[Stored items]
BEGIN
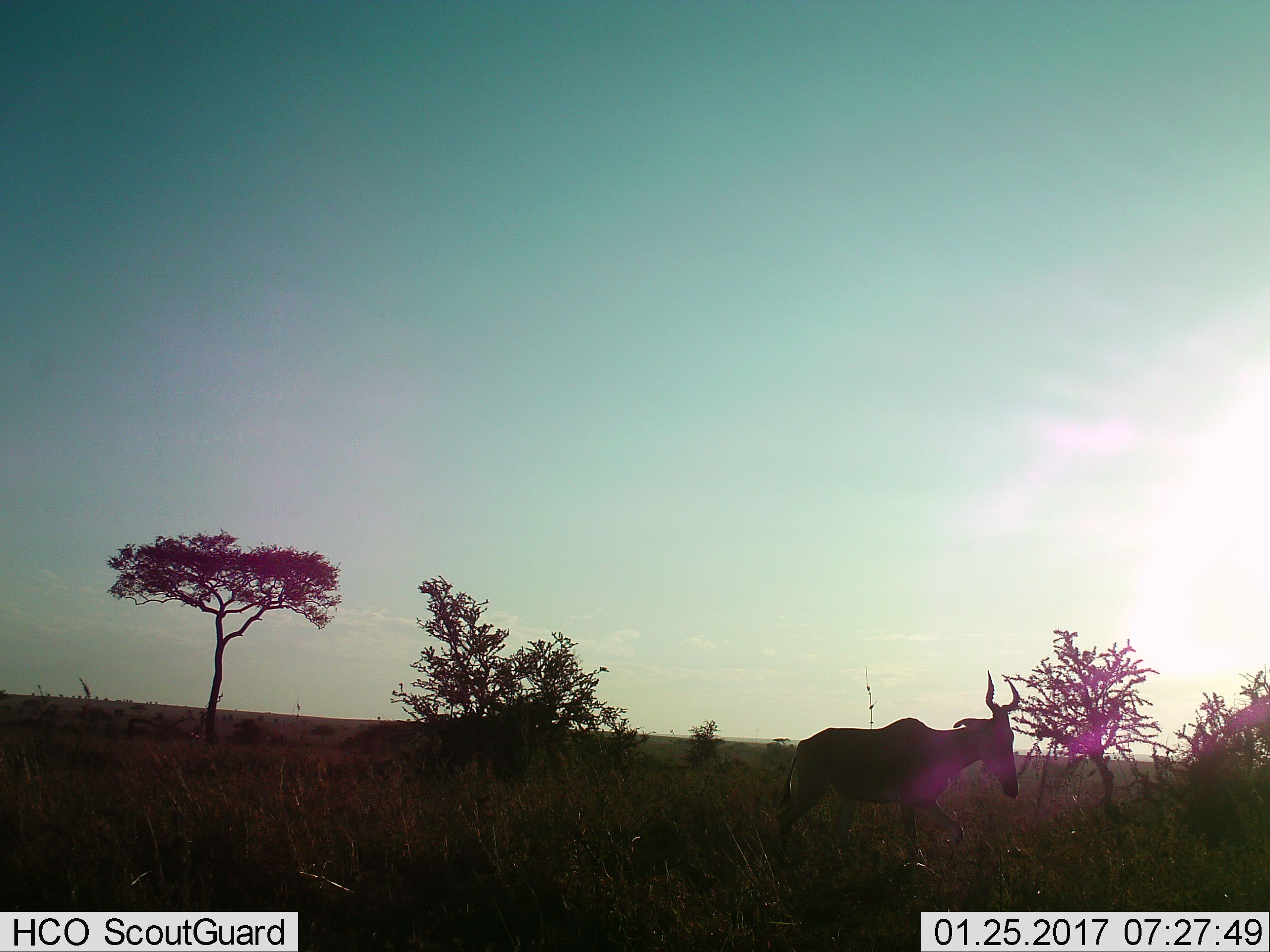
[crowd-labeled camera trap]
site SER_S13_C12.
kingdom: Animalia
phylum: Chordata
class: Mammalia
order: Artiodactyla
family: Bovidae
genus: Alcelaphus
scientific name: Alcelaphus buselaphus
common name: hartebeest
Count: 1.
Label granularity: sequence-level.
END
**Task directions**: Set down the records exactly, without the pictures.

**Completed exercise**:
[crowd-labeled camera trap]
site SER_S13_C12.
kingdom: Animalia
phylum: Chordata
class: Mammalia
order: Artiodactyla
family: Bovidae
genus: Alcelaphus
scientific name: Alcelaphus buselaphus
common name: hartebeest
Count: 1.
Label granularity: sequence-level.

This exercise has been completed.